Updated on Thursday, 6 January 2022 – 19:13

The Ibex 35 has closed almost flat, but stocks in Europe, Asia and the United States have continued to fall. Banks have been the winners of the session

Jerome Powell, Chairman of the US Federal Reserve

The main stock markets in the world have registered this Thursday a second consecutive day of falls after the minutes of the last meeting of the Federal Reserve of the United States (the Fed), in which they say they see “justified” advance a rise in interest rates by the elevated inflation.

“Based on your individual projections for the economy, labor market, and inflation, you might be justified advance or increase the rate of interest rate hikes with respect to the foregoing, “agreed the institution that presides Jerome powell at their last meeting on December 15, although they did not specify when that rise could begin.

On that date, the governors of the US central bank left interest rates unchanged in the range 0% to 0.25%despite the fact that inflation in the United States had stood at 6.8% in November, its highest rate in the last four decades.

They did make a decision about reduce your debt purchase program, which will be completely finished in the month of March.

According to the minutes of that meeting, the members of the Fed were also in favor of starting to reduce central bank balance sheet once the rate hikes start, something that investors did not have.

“Some participants also indicated that it might be appropriate to start reducing the size of the Federal Reserve’s balance sheet relatively soon once interest rates begin to rise,” the minutes read.

Banks are unmarked from the red numbers

These signs that the Fed will begin to tighten its monetary policy earlier than expected, in the face of a inflation who could be more persistent than it seemed, they have not sat well in the markets despite the fact that they had already assumed that sooner or later the central bank would start raising rates after such a long time of monetary laxity.

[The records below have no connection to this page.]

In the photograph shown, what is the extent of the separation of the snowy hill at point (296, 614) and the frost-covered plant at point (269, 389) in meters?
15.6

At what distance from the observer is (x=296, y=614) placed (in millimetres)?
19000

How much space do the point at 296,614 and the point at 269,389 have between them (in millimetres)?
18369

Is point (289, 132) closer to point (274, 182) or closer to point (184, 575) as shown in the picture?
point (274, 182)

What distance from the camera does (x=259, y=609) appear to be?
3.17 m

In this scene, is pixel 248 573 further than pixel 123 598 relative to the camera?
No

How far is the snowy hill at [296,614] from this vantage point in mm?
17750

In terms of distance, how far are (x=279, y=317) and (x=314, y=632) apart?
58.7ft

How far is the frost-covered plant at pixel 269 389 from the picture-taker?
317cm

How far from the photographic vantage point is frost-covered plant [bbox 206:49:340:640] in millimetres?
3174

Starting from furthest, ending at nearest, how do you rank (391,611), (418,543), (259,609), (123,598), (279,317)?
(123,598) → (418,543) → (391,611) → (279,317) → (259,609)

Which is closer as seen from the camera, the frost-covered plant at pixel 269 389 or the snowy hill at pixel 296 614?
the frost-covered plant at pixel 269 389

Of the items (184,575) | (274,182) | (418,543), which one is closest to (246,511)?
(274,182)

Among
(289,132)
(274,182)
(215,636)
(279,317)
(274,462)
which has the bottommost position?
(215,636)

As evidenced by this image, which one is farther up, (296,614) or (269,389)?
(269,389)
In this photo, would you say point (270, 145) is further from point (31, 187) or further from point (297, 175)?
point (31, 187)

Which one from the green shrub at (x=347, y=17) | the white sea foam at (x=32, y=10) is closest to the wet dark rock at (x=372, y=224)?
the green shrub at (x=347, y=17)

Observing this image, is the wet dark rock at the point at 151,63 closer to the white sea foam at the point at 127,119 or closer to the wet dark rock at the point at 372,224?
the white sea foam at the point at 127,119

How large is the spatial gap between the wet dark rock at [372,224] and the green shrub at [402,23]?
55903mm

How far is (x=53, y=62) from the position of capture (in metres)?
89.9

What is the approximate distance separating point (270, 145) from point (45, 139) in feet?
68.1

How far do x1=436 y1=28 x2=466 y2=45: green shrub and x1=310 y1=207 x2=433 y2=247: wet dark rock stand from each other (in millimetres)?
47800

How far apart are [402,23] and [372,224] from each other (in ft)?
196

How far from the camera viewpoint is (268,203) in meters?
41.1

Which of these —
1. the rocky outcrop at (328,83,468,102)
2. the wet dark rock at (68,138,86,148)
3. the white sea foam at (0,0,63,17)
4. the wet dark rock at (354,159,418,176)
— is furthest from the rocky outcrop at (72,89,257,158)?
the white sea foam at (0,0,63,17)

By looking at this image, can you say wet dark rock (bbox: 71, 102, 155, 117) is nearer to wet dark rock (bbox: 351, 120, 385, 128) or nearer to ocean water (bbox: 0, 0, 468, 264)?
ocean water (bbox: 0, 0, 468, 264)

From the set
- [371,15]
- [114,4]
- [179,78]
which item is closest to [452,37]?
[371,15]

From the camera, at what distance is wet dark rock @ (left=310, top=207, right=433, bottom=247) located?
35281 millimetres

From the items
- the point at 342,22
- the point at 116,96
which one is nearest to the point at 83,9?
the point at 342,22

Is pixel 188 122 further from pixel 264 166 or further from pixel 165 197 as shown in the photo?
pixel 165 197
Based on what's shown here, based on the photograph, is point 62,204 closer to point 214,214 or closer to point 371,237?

Wall street today chain one second day in red, with falls of 0.39% in the Nasdaq at the opening of the session after losing 3.34% on Wednesday. The S&P 500 opened the session with a decline of 0.25%, after having left 1.94% the day before; while the Dow Jones fell 0.38% in the first minutes of trading after falling 1.07% on Wednesday.

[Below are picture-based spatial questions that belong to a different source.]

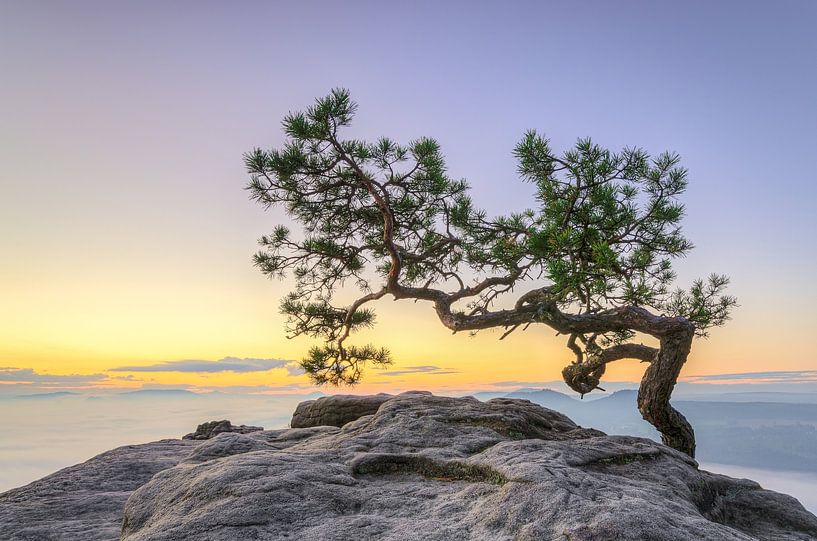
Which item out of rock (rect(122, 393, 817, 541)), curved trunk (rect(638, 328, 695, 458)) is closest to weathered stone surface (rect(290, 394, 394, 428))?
rock (rect(122, 393, 817, 541))

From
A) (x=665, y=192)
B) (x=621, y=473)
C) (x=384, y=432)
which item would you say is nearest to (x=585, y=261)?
(x=665, y=192)

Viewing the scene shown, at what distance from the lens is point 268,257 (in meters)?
10.9

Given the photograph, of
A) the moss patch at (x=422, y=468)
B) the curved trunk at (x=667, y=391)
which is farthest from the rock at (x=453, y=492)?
the curved trunk at (x=667, y=391)

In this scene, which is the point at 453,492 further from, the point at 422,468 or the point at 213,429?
the point at 213,429

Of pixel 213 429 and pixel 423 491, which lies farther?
pixel 213 429

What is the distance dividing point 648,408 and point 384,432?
5.17 m

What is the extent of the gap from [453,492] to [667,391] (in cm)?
609

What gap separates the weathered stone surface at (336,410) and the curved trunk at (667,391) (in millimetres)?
4970

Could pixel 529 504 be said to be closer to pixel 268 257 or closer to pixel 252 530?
pixel 252 530

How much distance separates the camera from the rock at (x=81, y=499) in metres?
6.27

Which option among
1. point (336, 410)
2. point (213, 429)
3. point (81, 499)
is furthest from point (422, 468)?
point (213, 429)

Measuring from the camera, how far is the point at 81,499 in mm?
7266

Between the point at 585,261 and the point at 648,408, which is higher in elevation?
the point at 585,261

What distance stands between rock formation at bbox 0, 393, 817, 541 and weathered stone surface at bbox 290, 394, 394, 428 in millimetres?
3088
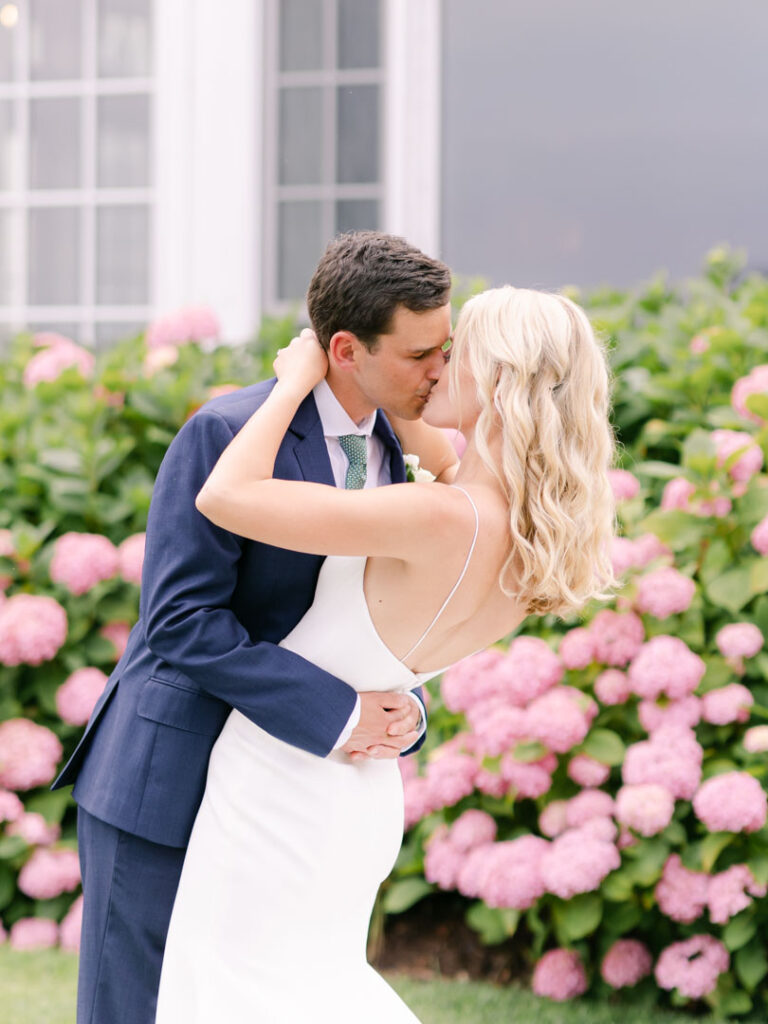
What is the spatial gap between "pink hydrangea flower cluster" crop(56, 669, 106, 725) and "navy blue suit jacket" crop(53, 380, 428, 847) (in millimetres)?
1730

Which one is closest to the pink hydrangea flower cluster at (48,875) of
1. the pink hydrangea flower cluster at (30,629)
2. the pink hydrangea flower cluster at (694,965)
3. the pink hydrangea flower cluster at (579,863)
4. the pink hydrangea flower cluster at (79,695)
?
the pink hydrangea flower cluster at (79,695)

Red numbers have also predominated in the Asian parks with decreases of 2.88% in the Nikkei of Tokyo at the close, of 1.13% in the Kospi de Sel and of 0.25% and 0.66% in the two exchanges of mainland China (Shanghai and Shenzhen) . There were also widespread declines across all indices in Southeast Asia. Hong Kong was the exception, with an advance of 0.72%.

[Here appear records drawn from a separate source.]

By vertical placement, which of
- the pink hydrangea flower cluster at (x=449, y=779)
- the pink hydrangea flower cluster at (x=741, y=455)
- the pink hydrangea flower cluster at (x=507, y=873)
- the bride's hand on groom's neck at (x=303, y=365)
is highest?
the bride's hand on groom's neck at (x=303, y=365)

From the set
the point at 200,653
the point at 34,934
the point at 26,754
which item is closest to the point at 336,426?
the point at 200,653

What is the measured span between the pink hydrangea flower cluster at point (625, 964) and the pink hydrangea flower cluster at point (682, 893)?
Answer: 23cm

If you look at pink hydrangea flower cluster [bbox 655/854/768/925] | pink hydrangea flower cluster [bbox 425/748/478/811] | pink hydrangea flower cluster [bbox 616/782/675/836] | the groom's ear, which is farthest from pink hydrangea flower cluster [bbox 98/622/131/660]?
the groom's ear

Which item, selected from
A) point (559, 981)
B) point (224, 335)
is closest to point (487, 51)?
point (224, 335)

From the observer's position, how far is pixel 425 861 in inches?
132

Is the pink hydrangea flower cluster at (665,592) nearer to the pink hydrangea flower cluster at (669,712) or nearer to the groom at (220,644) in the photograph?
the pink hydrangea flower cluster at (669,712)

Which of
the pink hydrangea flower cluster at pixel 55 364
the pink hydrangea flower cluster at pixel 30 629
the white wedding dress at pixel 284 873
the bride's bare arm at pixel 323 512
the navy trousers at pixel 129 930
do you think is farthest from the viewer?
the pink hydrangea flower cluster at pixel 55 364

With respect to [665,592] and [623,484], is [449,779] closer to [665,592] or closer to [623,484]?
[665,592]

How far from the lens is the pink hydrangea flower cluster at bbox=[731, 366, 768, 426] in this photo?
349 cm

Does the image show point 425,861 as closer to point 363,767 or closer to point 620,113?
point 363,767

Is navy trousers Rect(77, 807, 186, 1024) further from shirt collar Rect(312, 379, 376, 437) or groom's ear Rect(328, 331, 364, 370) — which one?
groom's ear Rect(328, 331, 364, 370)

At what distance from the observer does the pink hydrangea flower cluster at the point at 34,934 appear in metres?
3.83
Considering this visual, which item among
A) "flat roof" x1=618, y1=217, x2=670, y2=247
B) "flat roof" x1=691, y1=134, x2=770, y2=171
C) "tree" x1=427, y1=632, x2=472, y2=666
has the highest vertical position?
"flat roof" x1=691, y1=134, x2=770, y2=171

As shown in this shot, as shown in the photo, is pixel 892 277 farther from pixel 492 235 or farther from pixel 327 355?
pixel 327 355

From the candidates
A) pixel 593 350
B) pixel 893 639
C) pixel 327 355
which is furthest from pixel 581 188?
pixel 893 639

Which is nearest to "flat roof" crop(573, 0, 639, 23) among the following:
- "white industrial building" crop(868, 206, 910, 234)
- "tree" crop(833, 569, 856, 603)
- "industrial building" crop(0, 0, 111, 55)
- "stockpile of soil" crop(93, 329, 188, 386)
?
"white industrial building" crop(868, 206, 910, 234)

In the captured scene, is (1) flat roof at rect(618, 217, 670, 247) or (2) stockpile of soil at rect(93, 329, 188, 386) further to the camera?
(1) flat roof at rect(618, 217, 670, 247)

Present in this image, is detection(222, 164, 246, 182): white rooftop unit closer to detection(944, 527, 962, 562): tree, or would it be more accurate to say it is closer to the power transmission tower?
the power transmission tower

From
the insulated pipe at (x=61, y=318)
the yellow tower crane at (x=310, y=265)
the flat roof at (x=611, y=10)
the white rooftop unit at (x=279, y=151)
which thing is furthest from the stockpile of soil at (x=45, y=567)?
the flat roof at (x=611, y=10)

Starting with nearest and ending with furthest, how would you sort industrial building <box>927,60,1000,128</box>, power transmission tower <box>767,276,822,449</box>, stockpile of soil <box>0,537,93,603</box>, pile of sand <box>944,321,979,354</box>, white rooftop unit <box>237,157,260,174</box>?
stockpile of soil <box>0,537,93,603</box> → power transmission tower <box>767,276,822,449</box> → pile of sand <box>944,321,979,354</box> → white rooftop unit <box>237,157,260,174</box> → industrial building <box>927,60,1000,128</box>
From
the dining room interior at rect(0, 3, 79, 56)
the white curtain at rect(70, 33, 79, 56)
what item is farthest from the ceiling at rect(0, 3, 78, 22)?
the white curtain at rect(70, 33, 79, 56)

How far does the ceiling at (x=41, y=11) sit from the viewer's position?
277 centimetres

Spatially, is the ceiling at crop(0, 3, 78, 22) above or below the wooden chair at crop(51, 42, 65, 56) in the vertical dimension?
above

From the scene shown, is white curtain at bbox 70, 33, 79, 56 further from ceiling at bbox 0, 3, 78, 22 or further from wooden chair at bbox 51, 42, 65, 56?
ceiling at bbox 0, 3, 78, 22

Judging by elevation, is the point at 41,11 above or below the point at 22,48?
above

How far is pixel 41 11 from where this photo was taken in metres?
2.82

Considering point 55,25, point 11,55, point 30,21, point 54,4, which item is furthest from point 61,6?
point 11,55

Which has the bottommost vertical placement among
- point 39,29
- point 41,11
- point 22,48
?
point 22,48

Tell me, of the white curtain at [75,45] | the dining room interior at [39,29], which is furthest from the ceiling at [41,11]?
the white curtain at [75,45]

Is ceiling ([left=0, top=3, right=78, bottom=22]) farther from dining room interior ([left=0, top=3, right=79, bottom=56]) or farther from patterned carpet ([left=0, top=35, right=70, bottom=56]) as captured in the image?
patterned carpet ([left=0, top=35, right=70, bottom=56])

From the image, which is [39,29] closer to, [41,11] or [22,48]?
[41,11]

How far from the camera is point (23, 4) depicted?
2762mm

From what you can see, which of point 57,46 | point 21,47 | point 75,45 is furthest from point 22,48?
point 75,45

In Europe, the session has been marked by falls except in Spain, where the Ibex 35 has managed to recover from the opening drop and closed the day with a minimal setback of the 0.01%.

The closings were negative in the rest of European capitals: the stock market Paris I lost 1.72%; that of London, 0.88%; that of Frankfurt, 1.35%, and that of Milan, 1.8%.

Three Kings Day has been positive for the Bank entities, who have celebrated that the Fed minutes bring closer a rate hike that will be very beneficial for their business models. In Spain, they have led the promotions CaixaBank (+ 4.27%), Sabadell Bank (+ 3.1%) and Bankinter (2.78%).

Outside our borders, the acceleration of Deutsche Bank in Germany (+ 2.53%); BNP (+ 1.36%), Crdit Agricole (+ 1.15%) and Societ Generale (+ 1.86%) in France; Standard Chartered (+ 3.72%), Natwest (+ 2.61%), Lloyds (+ 2.6%) and HSBC (+ 2.12%) in the United Kingdom; and Intesa Sanpaolo (+ 0.62%) in Italy.

The contagion effect was noted in the parks of the old continent despite the fact that, for now, there are no signs that lead to think that the European Central Bank is going to accelerate the tightening of its monetary policy.

The institution that runs Christine Lagarde has already announced a “progressive” withdrawal of stimuli, readjusting debt purchase programs and slowing down the pace of acquisitions, but has not yet spoken of hitting rates.

He believes that inflation is temporary for the moment and watches closely that there is no second round effects that could generate an inflationary spiral.